Default value: blackbody
convLimit real
This is the convergence limit for the variation of a given parameter, in each grid
cell from one Monte Carlo iteration to the next (e.g. 0.05 means changes of 5%
maximum). In the case of a pure-gas (or gas+dust) simulation the criterion is based
on the rate of change of neutral hydrogen. In the case of dust-only the criterion
is based on the rate of change of the dust temperatures.
Other convergence criteria can also be used, at the moment, this would require a
simple editing of some source modules. If you would like to use a different
convergence criterion please email me
(http://mocassin.nebulousresearch.org/contact) and I can do the editing for you.
Default value: 0.05
debug
Logical switch to enable the debugging mode. When this keyword is included mocassin
will calculate a number of extra quantities (see Section 5.), which will, of
course, slow the process down and also require more memory.
Default value: .false.
densityFile 'string'
The density structure of the nebula can be defined cell by cell by using an
external density file. mocassin knows that a density file is to be used when the
densityFile 'string' is included in the input file, where 'string' contains the
name and path of the file where the data is stored. This file must consist of four,
five or six columns, with the first three columns containing the x-, y-, and z-
coordinates of the grid cell in [cm] and the fourth columns containing the value of
the hydrogen density by number in [cm^{-3}] at the particular grid cell. The x, y
and z axis do not to be equally spaced - irregular grids are perfectly acceptable
by mocassin and also the extent of each axis can vary (as long as this is
consistent with the values given in the nx, ny and nz fields). The fifth column is
optional. If the multiChemistry keyword is specified the fifth column must contain
an integer number in the range [1, Ncomponents] which indicates what component this
cell belongs to (so that mocassin can assign the chemical abundances for this
component).

Material
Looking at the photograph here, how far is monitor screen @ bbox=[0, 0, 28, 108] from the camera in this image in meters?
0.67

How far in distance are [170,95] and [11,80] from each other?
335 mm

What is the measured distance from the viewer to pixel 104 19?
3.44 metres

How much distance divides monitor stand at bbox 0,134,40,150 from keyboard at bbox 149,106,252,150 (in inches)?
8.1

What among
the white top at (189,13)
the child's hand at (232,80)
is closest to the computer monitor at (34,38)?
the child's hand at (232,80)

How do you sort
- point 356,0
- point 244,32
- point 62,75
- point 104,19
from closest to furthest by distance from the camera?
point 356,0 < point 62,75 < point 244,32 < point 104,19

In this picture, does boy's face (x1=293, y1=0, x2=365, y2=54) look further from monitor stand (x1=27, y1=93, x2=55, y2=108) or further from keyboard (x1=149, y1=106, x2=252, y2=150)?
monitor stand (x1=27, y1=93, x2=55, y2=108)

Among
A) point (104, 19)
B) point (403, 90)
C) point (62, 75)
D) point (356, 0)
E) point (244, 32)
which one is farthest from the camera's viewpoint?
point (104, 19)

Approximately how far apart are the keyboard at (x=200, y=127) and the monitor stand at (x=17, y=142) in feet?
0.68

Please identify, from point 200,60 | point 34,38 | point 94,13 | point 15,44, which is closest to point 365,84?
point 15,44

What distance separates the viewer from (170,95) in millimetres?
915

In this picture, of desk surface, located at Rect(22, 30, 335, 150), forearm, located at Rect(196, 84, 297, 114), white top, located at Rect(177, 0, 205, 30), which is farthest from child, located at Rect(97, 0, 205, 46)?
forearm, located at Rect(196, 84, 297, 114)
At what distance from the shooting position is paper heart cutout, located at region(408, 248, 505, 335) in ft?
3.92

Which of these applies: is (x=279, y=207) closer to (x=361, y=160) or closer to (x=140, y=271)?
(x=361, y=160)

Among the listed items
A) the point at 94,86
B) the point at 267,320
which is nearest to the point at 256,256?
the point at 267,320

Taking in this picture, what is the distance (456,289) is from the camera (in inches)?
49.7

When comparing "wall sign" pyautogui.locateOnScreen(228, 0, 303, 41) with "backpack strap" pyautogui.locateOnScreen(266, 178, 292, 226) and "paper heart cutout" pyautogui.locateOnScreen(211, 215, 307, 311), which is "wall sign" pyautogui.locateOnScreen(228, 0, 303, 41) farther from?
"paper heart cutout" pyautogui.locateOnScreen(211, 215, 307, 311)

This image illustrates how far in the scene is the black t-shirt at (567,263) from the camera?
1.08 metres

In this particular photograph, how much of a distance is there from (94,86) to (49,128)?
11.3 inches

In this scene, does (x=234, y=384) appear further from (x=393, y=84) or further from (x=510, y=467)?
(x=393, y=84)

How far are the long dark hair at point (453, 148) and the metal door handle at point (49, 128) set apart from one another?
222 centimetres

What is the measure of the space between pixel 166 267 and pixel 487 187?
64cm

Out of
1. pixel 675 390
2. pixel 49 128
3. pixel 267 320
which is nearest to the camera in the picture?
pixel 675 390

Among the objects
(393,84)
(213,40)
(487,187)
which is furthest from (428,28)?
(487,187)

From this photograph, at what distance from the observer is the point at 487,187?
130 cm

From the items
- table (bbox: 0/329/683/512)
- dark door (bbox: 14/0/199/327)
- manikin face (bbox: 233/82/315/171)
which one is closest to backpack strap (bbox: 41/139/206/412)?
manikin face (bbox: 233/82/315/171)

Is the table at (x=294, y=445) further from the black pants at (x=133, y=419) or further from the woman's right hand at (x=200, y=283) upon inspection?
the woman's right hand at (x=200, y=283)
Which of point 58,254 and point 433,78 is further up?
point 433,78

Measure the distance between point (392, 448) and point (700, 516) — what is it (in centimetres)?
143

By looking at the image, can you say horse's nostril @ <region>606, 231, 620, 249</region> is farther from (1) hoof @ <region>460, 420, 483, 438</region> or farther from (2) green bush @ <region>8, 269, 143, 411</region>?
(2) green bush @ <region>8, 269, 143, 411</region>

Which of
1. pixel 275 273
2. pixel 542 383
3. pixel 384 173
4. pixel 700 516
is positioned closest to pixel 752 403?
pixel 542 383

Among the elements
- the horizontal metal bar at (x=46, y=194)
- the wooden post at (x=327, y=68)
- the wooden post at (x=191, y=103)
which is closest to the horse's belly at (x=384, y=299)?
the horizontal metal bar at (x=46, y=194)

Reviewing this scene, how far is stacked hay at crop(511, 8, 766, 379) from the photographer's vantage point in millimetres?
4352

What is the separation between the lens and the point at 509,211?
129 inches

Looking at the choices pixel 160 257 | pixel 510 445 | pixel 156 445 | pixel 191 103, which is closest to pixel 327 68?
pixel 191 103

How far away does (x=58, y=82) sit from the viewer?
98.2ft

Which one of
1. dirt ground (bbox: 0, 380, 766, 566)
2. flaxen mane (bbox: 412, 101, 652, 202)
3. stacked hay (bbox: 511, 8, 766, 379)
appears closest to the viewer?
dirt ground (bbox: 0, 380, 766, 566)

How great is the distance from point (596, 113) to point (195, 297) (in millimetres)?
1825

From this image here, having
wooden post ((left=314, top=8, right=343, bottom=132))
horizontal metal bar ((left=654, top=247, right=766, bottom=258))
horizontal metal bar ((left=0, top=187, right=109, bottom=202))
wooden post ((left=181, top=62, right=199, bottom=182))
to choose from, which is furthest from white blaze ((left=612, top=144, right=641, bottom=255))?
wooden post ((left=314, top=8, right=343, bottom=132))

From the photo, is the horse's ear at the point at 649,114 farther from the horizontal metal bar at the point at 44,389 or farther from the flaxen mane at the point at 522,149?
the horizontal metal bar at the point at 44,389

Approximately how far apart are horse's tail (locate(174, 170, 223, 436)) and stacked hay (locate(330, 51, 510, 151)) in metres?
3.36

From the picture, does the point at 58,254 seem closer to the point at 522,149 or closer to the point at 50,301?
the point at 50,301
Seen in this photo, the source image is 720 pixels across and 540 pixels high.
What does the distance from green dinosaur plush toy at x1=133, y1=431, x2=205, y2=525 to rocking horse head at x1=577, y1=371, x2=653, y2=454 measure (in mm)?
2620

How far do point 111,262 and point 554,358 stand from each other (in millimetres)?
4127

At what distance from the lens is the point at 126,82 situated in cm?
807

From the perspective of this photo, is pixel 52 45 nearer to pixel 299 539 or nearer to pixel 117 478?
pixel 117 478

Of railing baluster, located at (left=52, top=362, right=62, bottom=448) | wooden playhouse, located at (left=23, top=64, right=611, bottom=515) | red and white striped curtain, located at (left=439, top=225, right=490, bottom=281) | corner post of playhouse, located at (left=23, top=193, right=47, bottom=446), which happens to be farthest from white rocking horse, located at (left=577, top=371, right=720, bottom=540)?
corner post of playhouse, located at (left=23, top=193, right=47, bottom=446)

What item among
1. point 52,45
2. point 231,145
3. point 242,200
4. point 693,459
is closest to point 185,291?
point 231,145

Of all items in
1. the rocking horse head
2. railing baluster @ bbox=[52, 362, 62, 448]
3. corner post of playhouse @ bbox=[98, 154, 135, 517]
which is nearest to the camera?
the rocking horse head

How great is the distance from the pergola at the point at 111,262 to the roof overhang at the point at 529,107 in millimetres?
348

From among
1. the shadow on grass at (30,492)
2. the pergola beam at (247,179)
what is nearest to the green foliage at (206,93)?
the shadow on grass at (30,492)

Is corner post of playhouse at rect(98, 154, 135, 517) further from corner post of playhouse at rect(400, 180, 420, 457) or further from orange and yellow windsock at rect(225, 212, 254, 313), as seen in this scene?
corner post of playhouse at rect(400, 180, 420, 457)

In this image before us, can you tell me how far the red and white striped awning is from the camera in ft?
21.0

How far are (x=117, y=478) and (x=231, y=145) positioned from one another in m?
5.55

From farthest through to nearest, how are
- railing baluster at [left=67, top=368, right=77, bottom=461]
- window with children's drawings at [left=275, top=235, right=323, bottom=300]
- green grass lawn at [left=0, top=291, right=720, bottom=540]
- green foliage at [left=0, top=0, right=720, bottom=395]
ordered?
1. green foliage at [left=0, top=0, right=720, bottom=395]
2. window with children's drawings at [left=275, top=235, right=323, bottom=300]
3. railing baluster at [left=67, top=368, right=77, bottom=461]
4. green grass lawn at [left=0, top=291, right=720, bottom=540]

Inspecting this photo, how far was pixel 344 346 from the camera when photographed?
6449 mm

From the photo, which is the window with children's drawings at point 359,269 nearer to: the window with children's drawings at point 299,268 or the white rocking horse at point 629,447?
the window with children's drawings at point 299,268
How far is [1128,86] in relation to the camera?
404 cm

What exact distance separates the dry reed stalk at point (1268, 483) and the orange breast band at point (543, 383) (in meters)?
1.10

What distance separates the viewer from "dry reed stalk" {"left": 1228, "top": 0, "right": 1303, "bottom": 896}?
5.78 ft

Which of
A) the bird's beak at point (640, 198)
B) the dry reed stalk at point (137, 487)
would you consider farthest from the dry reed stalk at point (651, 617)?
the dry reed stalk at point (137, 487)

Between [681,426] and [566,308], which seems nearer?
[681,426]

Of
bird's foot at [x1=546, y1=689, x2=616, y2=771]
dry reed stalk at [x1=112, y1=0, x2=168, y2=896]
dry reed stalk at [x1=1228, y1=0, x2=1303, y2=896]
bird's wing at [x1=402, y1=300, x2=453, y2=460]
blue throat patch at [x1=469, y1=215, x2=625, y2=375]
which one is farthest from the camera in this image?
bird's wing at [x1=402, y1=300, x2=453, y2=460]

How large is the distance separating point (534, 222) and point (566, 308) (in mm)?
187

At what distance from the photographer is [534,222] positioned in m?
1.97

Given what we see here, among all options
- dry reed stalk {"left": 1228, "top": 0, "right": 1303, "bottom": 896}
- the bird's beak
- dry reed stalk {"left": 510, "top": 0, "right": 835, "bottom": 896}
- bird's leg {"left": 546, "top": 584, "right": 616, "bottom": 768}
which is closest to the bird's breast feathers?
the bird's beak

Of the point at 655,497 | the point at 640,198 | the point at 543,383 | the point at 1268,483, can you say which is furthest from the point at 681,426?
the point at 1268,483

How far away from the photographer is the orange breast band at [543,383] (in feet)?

What you will do
(1) Using the mocassin keyword excerpt above, rewrite the paragraph that begins "This is the convergence limit" as a short bulleted list that keeps its main facts.
(2) Answer these questions from the mocassin keyword excerpt above, one line each:
(a) What is the default value of convLimit?
(b) What is the default value of the debugging switch?
(c) In what unit must the grid cell coordinates in a density file be given?
(3) Retype the part of the mocassin keyword excerpt above starting at "Default value: blackbody" and ending at "editing for you.".

Final results
(1)
- It sets the convergence limit for how much a given parameter may vary in each grid cell from one Monte Carlo iteration to the next. For example, 0.05 means changes of at most 5%.
- For a pure-gas or gas+dust simulation, the criterion is based on the rate of change of neutral hydrogen.
- For a dust-only simulation, the criterion is based on the rate of change of the dust temperatures.

(2)
(a) 0.05
(b) .false.
(c) Centimeters [cm]

(3)
Default value: blackbody
convLimit real
This is the convergence limit for the variation of a given parameter, in each grid
cell from one Monte Carlo iteration to the next (e.g. 0.05 means changes of 5%
maximum). In the case of a pure-gas (or gas+dust) simulation the criterion is based
on the rate of change of neutral hydrogen. In the case of dust-only the criterion
is based on the rate of change of the dust temperatures.
Other convergence criteria can also be used, at the moment, this would require a
simple editing of some source modules. If you would like to use a different
convergence criterion please email me
(http://mocassin.nebulousresearch.org/contact) and I can do the editing for you.